By Roy A. Beveridge, MD
If you know a senior who’s recently been discharged from the hospital, you know she’s doing everything she can to stay in her home. Returning to the hospital is a big step backward.
Avoiding a hospital readmission is a serious challenge for many seniors. According to the Department of Health and Human Services, “nearly every fifth hospitalization among Medicare fee-for-service (FFS) beneficiaries who were discharged from the hospital alive resulted in a subsequent readmission within 30 days.”
At Humana, we’ve used the power of the value-based care reimbursement model to support physician practices in keeping their patients with Medicare Advantage (MA) in their homes and out of the hospital. In 2016, these MA members experienced, on average, “6% fewer hospital inpatient admissions and 7% fewer emergency department visits than members in standard Medicare Advantage settings.” These results can also lead to a considerable reduction in morbidity and risk the patient.
Despite the progress, our members, such as “Carol,” can still wind up being readmitted to the hospital.
It starts with a discharge
Carol is a 72-year-old widow who lives alone. She is living with diabetes, heart failure, and COPD. The last time Carol was discharged from the hospital, she had no clear follow-up plan. Days passed before her home-care company helped arrange for her to see a doctor, which left her unsure if she was taking the right medicine or if symptoms that arose were expected or warranted a return to the hospital.
There was no hand-off. Her care team didn’t receive important data — like her medical history, list of medications, or personal circumstances that could hinder her health.
This type of experience is what lands people like Carol back in the hospital. We can do better. And it’s why Humana decided to invest in Kindred at Home.
Serving members through care
Long before Humana announced its Kindred At Home agreement, Humana At Home has been providing care coordination services for hundreds of thousands of Humana MA members like Carol who are living with chronic conditions. These services are provided in the home for up to 30 days after a patient is discharged.
The purpose of Humana At Home is to help Carol and others live independently, and safely, in their homes. The approach has worked, as evidenced by a 44% decrease in hospitalizations for those at highest risk for frequent admissions and a 32% decrease in hospital readmissions resulting from our 30-day transitions care management service.
However, many Humana At Home professionals face care restrictions. They do not have home health licenses, which means they can’t draw blood or even take blood pressure. They can see if the bathroom is safe or if the patient needs a ramp at their house for ease of mobility, but can’t touch the patient or perform a physical examination.
Enter Kindred at Home
Humana at Home and Kindred at Home complement one another in mission and purpose. By working together patient care can be optimized to improve in-home health care to help people like Carol.

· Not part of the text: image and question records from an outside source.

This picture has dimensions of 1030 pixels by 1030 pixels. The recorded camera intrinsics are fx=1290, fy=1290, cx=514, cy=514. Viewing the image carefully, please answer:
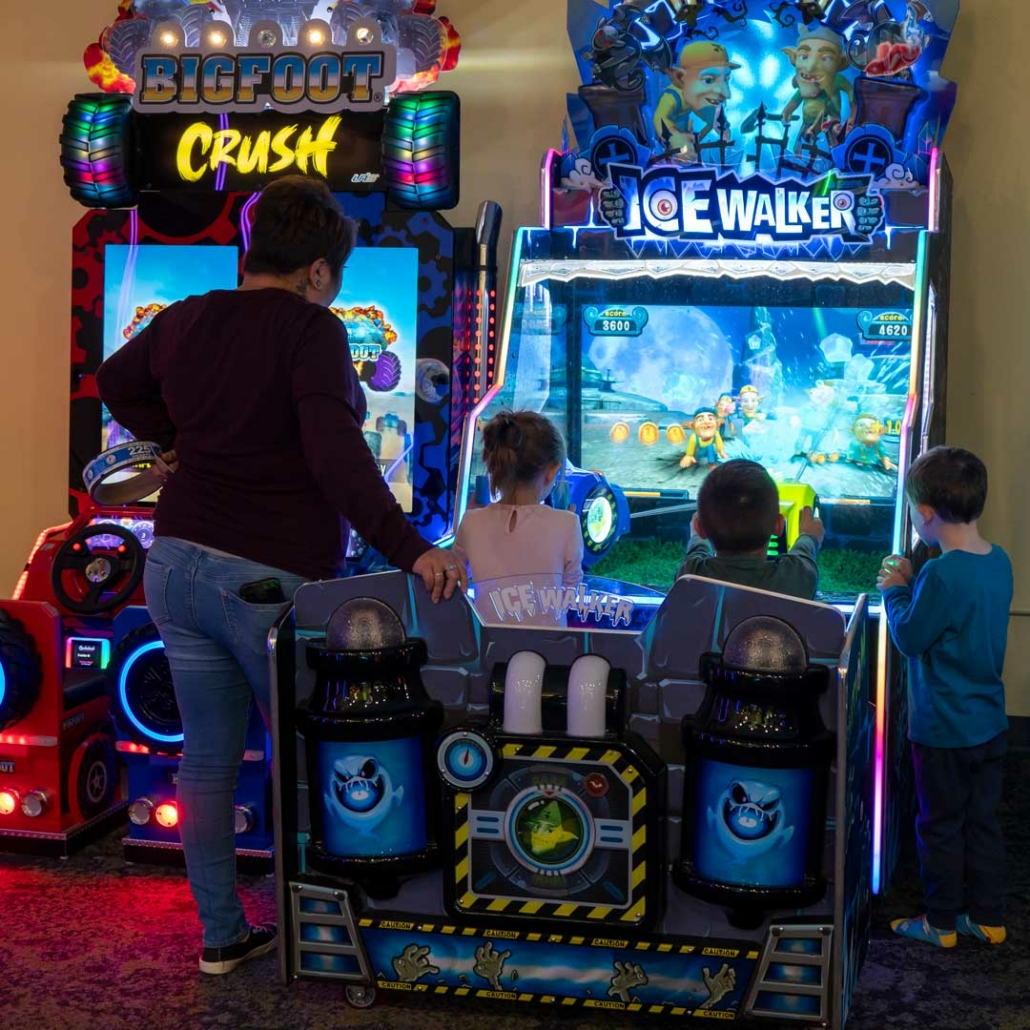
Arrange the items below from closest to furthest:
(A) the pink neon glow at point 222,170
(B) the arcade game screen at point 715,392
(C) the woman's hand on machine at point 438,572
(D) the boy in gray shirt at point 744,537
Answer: (C) the woman's hand on machine at point 438,572 → (D) the boy in gray shirt at point 744,537 → (B) the arcade game screen at point 715,392 → (A) the pink neon glow at point 222,170

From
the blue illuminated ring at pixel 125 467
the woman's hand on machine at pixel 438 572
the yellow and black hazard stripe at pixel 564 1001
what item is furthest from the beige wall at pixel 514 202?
the woman's hand on machine at pixel 438 572

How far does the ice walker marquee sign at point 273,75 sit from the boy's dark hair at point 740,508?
1.76 meters

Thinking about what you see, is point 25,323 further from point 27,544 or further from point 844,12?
point 844,12

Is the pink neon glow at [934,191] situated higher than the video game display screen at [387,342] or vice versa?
the pink neon glow at [934,191]

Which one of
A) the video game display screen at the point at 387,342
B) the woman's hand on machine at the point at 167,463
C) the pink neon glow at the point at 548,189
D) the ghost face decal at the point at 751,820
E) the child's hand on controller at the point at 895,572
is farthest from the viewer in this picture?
the video game display screen at the point at 387,342

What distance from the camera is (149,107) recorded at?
376 centimetres

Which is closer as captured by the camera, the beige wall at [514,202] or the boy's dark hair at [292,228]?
the boy's dark hair at [292,228]

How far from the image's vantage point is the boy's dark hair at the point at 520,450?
279 cm

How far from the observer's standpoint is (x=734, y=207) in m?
3.19

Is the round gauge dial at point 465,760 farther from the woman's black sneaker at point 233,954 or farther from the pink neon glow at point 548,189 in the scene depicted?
the pink neon glow at point 548,189

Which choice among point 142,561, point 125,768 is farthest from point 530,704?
point 125,768

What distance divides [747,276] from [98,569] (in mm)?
1877

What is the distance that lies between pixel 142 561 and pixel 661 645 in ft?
5.81

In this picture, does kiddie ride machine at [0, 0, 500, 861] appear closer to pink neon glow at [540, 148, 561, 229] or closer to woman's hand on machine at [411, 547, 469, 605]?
pink neon glow at [540, 148, 561, 229]
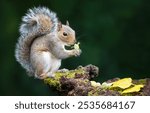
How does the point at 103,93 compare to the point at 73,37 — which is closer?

For Carol, who has diabetes and is at risk for foot ulcers that, left untreated, can lead to amputation, the Kindred at Home nurse can examine her foot and apply wound care if needed. The nurse can also check Carol’s blood pressure and her weight, alerting the physician of a change — as any change in Carol, who has heart disease, could lead to readmission.
Since Carol lives with COPD, the nurse can use predictive analytics to alert the physician to a potential exacerbation or use remote monitoring to make sure her breathing is stable. Moreover, through telemedicine, the Kindred at Home nurse can instantly connect Carol from her home to her doctor — including a specialist or pharmacist, ensuring Carol gets optimal care and assures she is doing everything she can to stay in her home.

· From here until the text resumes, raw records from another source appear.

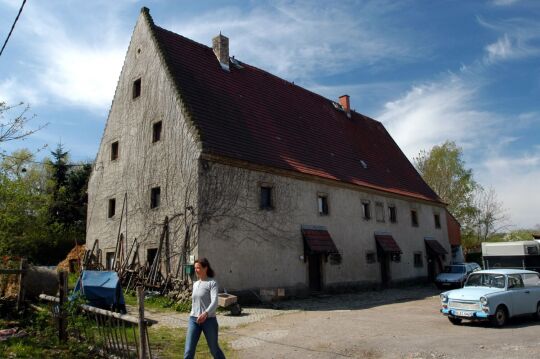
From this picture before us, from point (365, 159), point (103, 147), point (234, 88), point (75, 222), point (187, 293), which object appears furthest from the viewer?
point (75, 222)

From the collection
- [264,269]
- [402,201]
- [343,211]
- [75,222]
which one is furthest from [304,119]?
[75,222]

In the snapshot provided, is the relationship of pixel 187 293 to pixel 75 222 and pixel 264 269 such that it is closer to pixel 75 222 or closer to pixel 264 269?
pixel 264 269

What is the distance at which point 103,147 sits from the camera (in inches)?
A: 933

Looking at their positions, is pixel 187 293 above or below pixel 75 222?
below

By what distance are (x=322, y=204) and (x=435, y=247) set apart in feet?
39.3

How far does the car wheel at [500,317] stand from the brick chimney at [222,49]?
1656 cm

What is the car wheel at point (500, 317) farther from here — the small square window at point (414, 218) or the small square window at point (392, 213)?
the small square window at point (414, 218)

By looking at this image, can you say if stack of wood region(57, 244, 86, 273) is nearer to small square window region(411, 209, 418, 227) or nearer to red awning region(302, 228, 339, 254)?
red awning region(302, 228, 339, 254)

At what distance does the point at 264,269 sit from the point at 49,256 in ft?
58.6

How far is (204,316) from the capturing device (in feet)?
21.2

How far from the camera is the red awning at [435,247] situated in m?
29.0

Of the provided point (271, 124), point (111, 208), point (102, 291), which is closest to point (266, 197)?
point (271, 124)

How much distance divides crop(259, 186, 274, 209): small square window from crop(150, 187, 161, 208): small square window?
175 inches

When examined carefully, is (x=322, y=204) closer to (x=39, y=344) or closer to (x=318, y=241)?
(x=318, y=241)
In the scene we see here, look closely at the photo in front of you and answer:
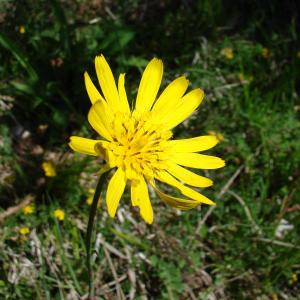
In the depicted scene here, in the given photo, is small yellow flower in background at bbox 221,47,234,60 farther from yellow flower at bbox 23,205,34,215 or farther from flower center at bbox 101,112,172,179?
yellow flower at bbox 23,205,34,215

It’s the difference between Carol feeling alone on an island and feeling secure in her home. It’s the difference between Carol feeling anxious in her ability to care for herself and feeling supported by a care team that can get her close to her physician whenever she needs it.
Humana and Kindred are a powerful duo and have the ability to transform home health care. Together, through post-acute visits, care coordination, clinical services, technology, and data and analytics, we’re able to extend the physician and their practice so Carol and others are able to stay where they want to be — at home.
Dr. Roy Beveridge joined Humana in 2013 as Chief Medical Officer. He is responsible for developing and implementing Humana’s clinical strategy, with an emphasis on advancing the company’s integrated care delivery model.
Dr. Beveridge is known for creating collaborative environments among physician communities and providing thought leadership around population health. He is a member of the Management Team, which sets the firm’s strategic direction, and reports to President and Chief Executive Officer Bruce Broussard.
Previously, Dr. Beveridge served as Chief Medical Officer for McKesson Specialty Health. Prior to McKesson’s acquisition of US Oncology in 2010, he served as the Executive Vice President and Medical Director at US Oncology. He has published extensively in the fields of medical oncology, stem cell transplantation, quality design and population health.